According to the latest weekly report from the Ministry of Health on the epidemiological situation of dengue, it continues to increase.
In Mexico, 51% of confirmed cases are concentrated in Guerrero, with 4,084; Tabasco, with two thousand 802; Veracruz, with 1,936; Michoacán, with 1,786, and Chiapas, with 1,669.
Guerrero, Oaxaca, Tabasco, Morelos, and Nayarit are the entities with the highest number of estimated cases, concentrating 59% of the total.
The deaths correspond to the states of Tabasco, with 10; Guerrero, with nine: Morelos, with eight; Quintana Roo, with seven; Veracruz, with six; Michoacán, with four; State of Mexico, with two; Colima, with one; Oaxaca, with one, and Puebla, with one.
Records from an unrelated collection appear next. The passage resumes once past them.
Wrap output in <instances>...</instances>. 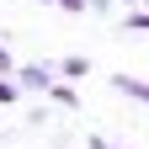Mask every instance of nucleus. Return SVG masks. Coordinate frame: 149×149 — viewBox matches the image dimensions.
<instances>
[{
  "instance_id": "1",
  "label": "nucleus",
  "mask_w": 149,
  "mask_h": 149,
  "mask_svg": "<svg viewBox=\"0 0 149 149\" xmlns=\"http://www.w3.org/2000/svg\"><path fill=\"white\" fill-rule=\"evenodd\" d=\"M11 74H16L22 91H48L53 80H59V64H53V59H43V64H16Z\"/></svg>"
},
{
  "instance_id": "2",
  "label": "nucleus",
  "mask_w": 149,
  "mask_h": 149,
  "mask_svg": "<svg viewBox=\"0 0 149 149\" xmlns=\"http://www.w3.org/2000/svg\"><path fill=\"white\" fill-rule=\"evenodd\" d=\"M43 101H48V107H64V112H74V107H80V91H74V80H53V85L43 91Z\"/></svg>"
},
{
  "instance_id": "3",
  "label": "nucleus",
  "mask_w": 149,
  "mask_h": 149,
  "mask_svg": "<svg viewBox=\"0 0 149 149\" xmlns=\"http://www.w3.org/2000/svg\"><path fill=\"white\" fill-rule=\"evenodd\" d=\"M112 91H123L128 101H144L149 107V80H139V74H112Z\"/></svg>"
},
{
  "instance_id": "4",
  "label": "nucleus",
  "mask_w": 149,
  "mask_h": 149,
  "mask_svg": "<svg viewBox=\"0 0 149 149\" xmlns=\"http://www.w3.org/2000/svg\"><path fill=\"white\" fill-rule=\"evenodd\" d=\"M85 74H91L85 53H64V59H59V80H85Z\"/></svg>"
},
{
  "instance_id": "5",
  "label": "nucleus",
  "mask_w": 149,
  "mask_h": 149,
  "mask_svg": "<svg viewBox=\"0 0 149 149\" xmlns=\"http://www.w3.org/2000/svg\"><path fill=\"white\" fill-rule=\"evenodd\" d=\"M22 101V85H16V74H0V107H16Z\"/></svg>"
},
{
  "instance_id": "6",
  "label": "nucleus",
  "mask_w": 149,
  "mask_h": 149,
  "mask_svg": "<svg viewBox=\"0 0 149 149\" xmlns=\"http://www.w3.org/2000/svg\"><path fill=\"white\" fill-rule=\"evenodd\" d=\"M128 32H149V6H139V11H128V22H123Z\"/></svg>"
},
{
  "instance_id": "7",
  "label": "nucleus",
  "mask_w": 149,
  "mask_h": 149,
  "mask_svg": "<svg viewBox=\"0 0 149 149\" xmlns=\"http://www.w3.org/2000/svg\"><path fill=\"white\" fill-rule=\"evenodd\" d=\"M53 6H59V11H69V16H80V11H85V0H53Z\"/></svg>"
},
{
  "instance_id": "8",
  "label": "nucleus",
  "mask_w": 149,
  "mask_h": 149,
  "mask_svg": "<svg viewBox=\"0 0 149 149\" xmlns=\"http://www.w3.org/2000/svg\"><path fill=\"white\" fill-rule=\"evenodd\" d=\"M16 69V59H11V48H0V74H11Z\"/></svg>"
},
{
  "instance_id": "9",
  "label": "nucleus",
  "mask_w": 149,
  "mask_h": 149,
  "mask_svg": "<svg viewBox=\"0 0 149 149\" xmlns=\"http://www.w3.org/2000/svg\"><path fill=\"white\" fill-rule=\"evenodd\" d=\"M85 11H96V16H107V11H112V0H85Z\"/></svg>"
},
{
  "instance_id": "10",
  "label": "nucleus",
  "mask_w": 149,
  "mask_h": 149,
  "mask_svg": "<svg viewBox=\"0 0 149 149\" xmlns=\"http://www.w3.org/2000/svg\"><path fill=\"white\" fill-rule=\"evenodd\" d=\"M123 6H128V11H139V6H149V0H123Z\"/></svg>"
},
{
  "instance_id": "11",
  "label": "nucleus",
  "mask_w": 149,
  "mask_h": 149,
  "mask_svg": "<svg viewBox=\"0 0 149 149\" xmlns=\"http://www.w3.org/2000/svg\"><path fill=\"white\" fill-rule=\"evenodd\" d=\"M107 149H117V144H107Z\"/></svg>"
}]
</instances>
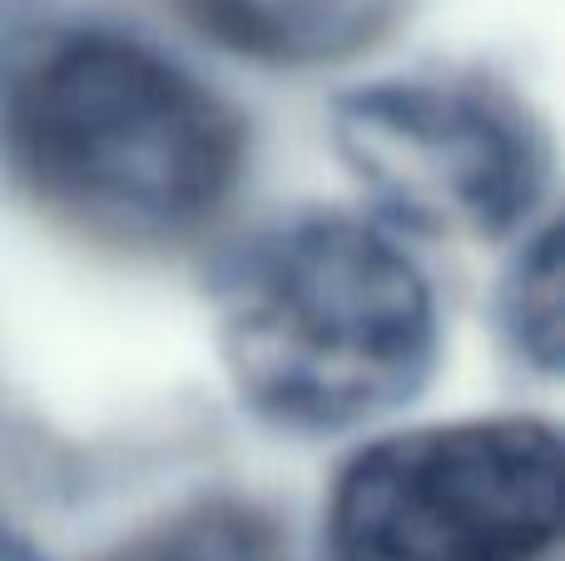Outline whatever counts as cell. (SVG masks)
<instances>
[{
	"label": "cell",
	"mask_w": 565,
	"mask_h": 561,
	"mask_svg": "<svg viewBox=\"0 0 565 561\" xmlns=\"http://www.w3.org/2000/svg\"><path fill=\"white\" fill-rule=\"evenodd\" d=\"M0 145L50 214L125 248L204 234L244 174V119L164 50L109 30L15 45Z\"/></svg>",
	"instance_id": "1"
},
{
	"label": "cell",
	"mask_w": 565,
	"mask_h": 561,
	"mask_svg": "<svg viewBox=\"0 0 565 561\" xmlns=\"http://www.w3.org/2000/svg\"><path fill=\"white\" fill-rule=\"evenodd\" d=\"M218 353L248 413L282 433H348L437 368V298L417 258L352 214H298L224 258Z\"/></svg>",
	"instance_id": "2"
},
{
	"label": "cell",
	"mask_w": 565,
	"mask_h": 561,
	"mask_svg": "<svg viewBox=\"0 0 565 561\" xmlns=\"http://www.w3.org/2000/svg\"><path fill=\"white\" fill-rule=\"evenodd\" d=\"M565 512L561 437L536 417L431 423L362 447L328 502L332 561H541Z\"/></svg>",
	"instance_id": "3"
},
{
	"label": "cell",
	"mask_w": 565,
	"mask_h": 561,
	"mask_svg": "<svg viewBox=\"0 0 565 561\" xmlns=\"http://www.w3.org/2000/svg\"><path fill=\"white\" fill-rule=\"evenodd\" d=\"M332 145L387 219L437 239H501L551 179V145L487 80H377L332 105Z\"/></svg>",
	"instance_id": "4"
},
{
	"label": "cell",
	"mask_w": 565,
	"mask_h": 561,
	"mask_svg": "<svg viewBox=\"0 0 565 561\" xmlns=\"http://www.w3.org/2000/svg\"><path fill=\"white\" fill-rule=\"evenodd\" d=\"M407 0H184V15L224 50L264 65H328L387 35Z\"/></svg>",
	"instance_id": "5"
},
{
	"label": "cell",
	"mask_w": 565,
	"mask_h": 561,
	"mask_svg": "<svg viewBox=\"0 0 565 561\" xmlns=\"http://www.w3.org/2000/svg\"><path fill=\"white\" fill-rule=\"evenodd\" d=\"M99 561H292L288 537L264 507L204 497L149 522Z\"/></svg>",
	"instance_id": "6"
},
{
	"label": "cell",
	"mask_w": 565,
	"mask_h": 561,
	"mask_svg": "<svg viewBox=\"0 0 565 561\" xmlns=\"http://www.w3.org/2000/svg\"><path fill=\"white\" fill-rule=\"evenodd\" d=\"M501 314V334L511 338L526 363L536 368H556L561 363V234L541 229L521 258L511 264L507 284L497 298Z\"/></svg>",
	"instance_id": "7"
},
{
	"label": "cell",
	"mask_w": 565,
	"mask_h": 561,
	"mask_svg": "<svg viewBox=\"0 0 565 561\" xmlns=\"http://www.w3.org/2000/svg\"><path fill=\"white\" fill-rule=\"evenodd\" d=\"M0 561H40L35 547H30L25 537H20L15 527L6 522V517H0Z\"/></svg>",
	"instance_id": "8"
}]
</instances>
The latest available data indicate that 12,647 cases correspond to non-severe dengue and 11,209 to dengue with warning signs and severe dengue.
In 2023, 491 people died from the bite of the Aedes aegypti mosquito, which transmits the most arboviral diseases to humans.
According to the report, dengue serotype 3 currently predominates, which has not circulated for more than two decades.
Health authorities have recognized that due to climate change, dengue is now a permanent health contingency that is no longer a seasonal disease since the transmitting mosquito has become resistant to some insecticides and adapted to heights of up to 1,800 meters above sea level. sea ​​level, and circumstances in which it did not survive before.
Water containers provide them with ideal living and proliferation conditions.
Dengue is characterized as a flu, with an attack on the general condition, generalized pain, headache, and fever.
There are serious cases of dengue hemorrhagic fever, in which damage to vital organs can occur and cause death.